07.08.2025

Woher kommt die Exosphäre des Mondes?

Die Wirkung geladener Sonnenwindteilchen auf den Erdtrabanten wurde bisher massiv überschätzt, so eine Studie der TU Wien an Apollo-Mondgestein.

Die Oberfläche des Mondes ist ständig dem Sonnenwind ausgesetzt. Dessen Partikel können Atome aus dem oberflächennahen Gestein herausschlagen, die dann eine extrem dünne Gashülle um den Mond bilden – die Exosphäre. Doch wie genau diese Exosphäre entsteht, ist bis heute nicht vollständig verstanden. Ein Forschungsteam der TU Wien konnte nun gemeinsam mit internationalen Partnerinstitutionen zeigen, dass ein zentraler Prozess – die Sputtererosion durch Sonnenwind-Teilchen – in bisherigen Modellen massiv überschätzt wurde. Der Grund: Frühere Berechnungen vernachlässigten die rauen, porösen Eigenschaften des echten Mondgesteins. Mithilfe hochpräziser Experimente an Originalproben der Apollo-16-Mission sowie modernster 3D-Modellierung konnte nun erstmals die tatsächliche Erosionsrate durch Sonnenwind exakt bestimmt werden.

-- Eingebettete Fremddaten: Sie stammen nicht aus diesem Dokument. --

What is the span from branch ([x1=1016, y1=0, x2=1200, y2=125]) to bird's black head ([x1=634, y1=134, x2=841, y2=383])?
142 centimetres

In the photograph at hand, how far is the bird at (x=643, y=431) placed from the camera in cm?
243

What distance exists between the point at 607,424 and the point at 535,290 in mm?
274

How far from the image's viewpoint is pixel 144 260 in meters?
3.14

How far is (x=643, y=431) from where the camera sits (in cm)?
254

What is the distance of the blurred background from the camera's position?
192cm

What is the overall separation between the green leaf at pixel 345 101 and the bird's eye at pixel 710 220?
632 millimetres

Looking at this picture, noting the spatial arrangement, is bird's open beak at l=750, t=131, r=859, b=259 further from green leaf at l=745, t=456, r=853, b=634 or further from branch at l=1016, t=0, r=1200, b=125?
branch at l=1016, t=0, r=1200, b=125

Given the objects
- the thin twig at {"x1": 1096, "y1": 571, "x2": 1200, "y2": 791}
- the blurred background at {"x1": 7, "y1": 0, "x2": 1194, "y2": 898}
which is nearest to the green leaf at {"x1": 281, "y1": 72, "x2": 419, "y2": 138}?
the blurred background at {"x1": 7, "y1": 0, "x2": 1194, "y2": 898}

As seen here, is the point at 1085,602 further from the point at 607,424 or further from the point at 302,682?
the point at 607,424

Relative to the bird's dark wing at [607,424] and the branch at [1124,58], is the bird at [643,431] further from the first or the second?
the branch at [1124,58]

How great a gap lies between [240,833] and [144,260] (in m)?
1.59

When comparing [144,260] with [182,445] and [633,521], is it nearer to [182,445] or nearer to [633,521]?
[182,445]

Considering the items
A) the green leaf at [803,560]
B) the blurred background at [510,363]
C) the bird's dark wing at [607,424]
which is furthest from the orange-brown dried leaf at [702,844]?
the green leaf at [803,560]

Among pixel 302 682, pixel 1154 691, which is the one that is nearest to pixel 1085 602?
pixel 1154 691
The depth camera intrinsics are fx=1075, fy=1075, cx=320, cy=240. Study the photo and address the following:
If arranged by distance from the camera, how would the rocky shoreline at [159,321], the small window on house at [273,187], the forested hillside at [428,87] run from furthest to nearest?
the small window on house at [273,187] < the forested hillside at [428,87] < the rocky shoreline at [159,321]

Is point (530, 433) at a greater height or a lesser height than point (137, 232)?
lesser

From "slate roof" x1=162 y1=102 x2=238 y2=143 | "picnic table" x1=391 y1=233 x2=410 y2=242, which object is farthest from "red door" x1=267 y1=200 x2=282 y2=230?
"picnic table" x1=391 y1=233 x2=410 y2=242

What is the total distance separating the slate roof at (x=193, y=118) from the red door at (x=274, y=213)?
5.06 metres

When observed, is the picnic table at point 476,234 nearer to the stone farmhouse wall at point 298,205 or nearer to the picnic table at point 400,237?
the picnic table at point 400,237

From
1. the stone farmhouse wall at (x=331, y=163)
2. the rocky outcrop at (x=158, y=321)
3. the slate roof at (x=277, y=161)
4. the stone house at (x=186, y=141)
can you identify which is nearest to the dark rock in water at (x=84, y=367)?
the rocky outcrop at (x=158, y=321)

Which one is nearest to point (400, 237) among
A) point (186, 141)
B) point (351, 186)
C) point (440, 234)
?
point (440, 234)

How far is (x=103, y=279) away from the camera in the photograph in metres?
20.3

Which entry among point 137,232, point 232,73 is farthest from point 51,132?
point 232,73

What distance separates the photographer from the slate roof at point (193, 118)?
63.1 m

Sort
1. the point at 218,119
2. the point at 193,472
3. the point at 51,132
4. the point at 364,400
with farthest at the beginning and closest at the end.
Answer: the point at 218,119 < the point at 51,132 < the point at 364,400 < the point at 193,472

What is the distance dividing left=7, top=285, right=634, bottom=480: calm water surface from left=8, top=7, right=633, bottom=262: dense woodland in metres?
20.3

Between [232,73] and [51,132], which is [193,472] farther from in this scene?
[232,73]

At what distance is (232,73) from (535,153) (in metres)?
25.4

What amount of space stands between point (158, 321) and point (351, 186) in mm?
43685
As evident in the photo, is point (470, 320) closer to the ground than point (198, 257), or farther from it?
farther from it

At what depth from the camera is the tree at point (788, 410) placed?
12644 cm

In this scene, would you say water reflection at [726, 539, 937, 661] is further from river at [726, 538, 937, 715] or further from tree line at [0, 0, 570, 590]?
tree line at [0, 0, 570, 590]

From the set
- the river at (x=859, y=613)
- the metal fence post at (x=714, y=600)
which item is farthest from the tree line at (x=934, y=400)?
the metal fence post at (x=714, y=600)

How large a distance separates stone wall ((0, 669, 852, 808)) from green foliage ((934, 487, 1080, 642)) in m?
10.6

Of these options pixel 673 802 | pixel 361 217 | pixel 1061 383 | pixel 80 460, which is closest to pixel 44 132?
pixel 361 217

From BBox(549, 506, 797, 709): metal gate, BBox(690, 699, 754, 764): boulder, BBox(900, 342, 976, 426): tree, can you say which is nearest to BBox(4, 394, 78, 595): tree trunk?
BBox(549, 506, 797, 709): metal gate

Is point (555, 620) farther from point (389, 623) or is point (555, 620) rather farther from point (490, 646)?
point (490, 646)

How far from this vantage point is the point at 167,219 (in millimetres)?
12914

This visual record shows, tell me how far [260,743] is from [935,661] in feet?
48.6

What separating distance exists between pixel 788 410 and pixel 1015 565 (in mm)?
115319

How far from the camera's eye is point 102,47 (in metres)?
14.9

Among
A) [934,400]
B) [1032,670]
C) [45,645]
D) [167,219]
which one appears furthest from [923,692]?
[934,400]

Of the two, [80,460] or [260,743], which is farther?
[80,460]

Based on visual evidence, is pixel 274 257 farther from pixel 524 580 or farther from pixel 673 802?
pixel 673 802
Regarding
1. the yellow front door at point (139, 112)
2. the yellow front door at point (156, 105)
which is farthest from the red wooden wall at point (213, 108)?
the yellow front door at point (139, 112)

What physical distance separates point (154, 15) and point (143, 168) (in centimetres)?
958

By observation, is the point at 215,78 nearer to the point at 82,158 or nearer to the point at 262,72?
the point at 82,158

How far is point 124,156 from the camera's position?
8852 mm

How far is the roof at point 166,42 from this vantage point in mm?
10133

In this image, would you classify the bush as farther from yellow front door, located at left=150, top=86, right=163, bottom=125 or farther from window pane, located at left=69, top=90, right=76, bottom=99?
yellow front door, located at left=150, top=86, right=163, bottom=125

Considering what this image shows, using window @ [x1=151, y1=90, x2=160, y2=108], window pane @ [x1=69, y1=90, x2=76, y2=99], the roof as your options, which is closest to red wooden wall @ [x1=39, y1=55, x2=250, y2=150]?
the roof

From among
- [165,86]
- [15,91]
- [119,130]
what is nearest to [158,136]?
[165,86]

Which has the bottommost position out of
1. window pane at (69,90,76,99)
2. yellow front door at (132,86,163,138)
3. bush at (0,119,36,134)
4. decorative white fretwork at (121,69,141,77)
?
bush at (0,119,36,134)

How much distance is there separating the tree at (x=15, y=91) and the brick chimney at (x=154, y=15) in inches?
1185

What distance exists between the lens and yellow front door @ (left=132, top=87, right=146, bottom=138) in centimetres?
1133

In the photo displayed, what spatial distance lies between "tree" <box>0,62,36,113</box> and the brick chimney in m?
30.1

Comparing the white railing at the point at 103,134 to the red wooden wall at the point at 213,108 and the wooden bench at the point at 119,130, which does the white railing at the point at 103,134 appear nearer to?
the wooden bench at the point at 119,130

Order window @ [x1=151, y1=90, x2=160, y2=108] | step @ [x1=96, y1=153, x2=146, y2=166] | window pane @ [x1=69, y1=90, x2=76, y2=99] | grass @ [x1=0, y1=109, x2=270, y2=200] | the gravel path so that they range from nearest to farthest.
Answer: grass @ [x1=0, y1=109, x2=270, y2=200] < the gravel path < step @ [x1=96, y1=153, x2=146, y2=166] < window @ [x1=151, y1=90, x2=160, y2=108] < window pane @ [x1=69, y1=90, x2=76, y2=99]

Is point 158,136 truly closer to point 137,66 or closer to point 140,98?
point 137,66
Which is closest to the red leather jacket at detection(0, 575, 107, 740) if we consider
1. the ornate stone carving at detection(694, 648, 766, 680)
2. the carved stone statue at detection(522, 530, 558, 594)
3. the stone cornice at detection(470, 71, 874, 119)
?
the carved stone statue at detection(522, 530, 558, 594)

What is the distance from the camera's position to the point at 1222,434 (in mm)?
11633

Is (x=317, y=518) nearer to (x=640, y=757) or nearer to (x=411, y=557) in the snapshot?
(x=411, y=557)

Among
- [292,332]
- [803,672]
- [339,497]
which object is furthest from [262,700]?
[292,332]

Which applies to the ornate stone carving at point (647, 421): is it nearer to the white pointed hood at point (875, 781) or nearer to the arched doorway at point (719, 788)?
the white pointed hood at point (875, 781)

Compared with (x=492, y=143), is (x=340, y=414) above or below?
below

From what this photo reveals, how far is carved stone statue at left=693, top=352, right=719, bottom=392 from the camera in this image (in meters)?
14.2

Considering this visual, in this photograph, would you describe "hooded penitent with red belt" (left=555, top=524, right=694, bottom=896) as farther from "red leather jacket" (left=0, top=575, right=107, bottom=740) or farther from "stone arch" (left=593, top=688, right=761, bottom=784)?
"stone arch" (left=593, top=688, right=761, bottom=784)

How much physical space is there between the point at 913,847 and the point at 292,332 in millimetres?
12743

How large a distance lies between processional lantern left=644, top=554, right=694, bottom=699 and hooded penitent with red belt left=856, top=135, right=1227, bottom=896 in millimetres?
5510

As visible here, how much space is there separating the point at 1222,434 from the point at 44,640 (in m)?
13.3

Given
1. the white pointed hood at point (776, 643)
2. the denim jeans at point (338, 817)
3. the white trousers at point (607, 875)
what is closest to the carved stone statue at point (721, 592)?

„Der Mond hat keine dichte Atmosphäre wie die Erde – aber um ihn herum existiert eine extrem dünne Exosphäre, in der sich einzelne Atome und Moleküle befinden“, erklärt Prof. Friedrich Aumayr vom Institut für Angewandte Physik der TU Wien. „Woher diese Teilchen stammen, ist eine der zentralen Fragen der Mondforschung.“

Zwei Prozesse gelten als Hauptkandidaten: Entweder werden die Teilchen durch den Einschlag von Mikrometeoriten aus der Oberfläche geschlagen, oder sie stammen aus der Wechselwirkung der Oberfläche mit dem Sonnenwind – dem kontinuierlichen Strom aus Protonen, Heliumionen und anderen geladenen Teilchen. Konkrete experimentelle Daten zur realen Sputtererosion auf dem Mond fehlten bislang.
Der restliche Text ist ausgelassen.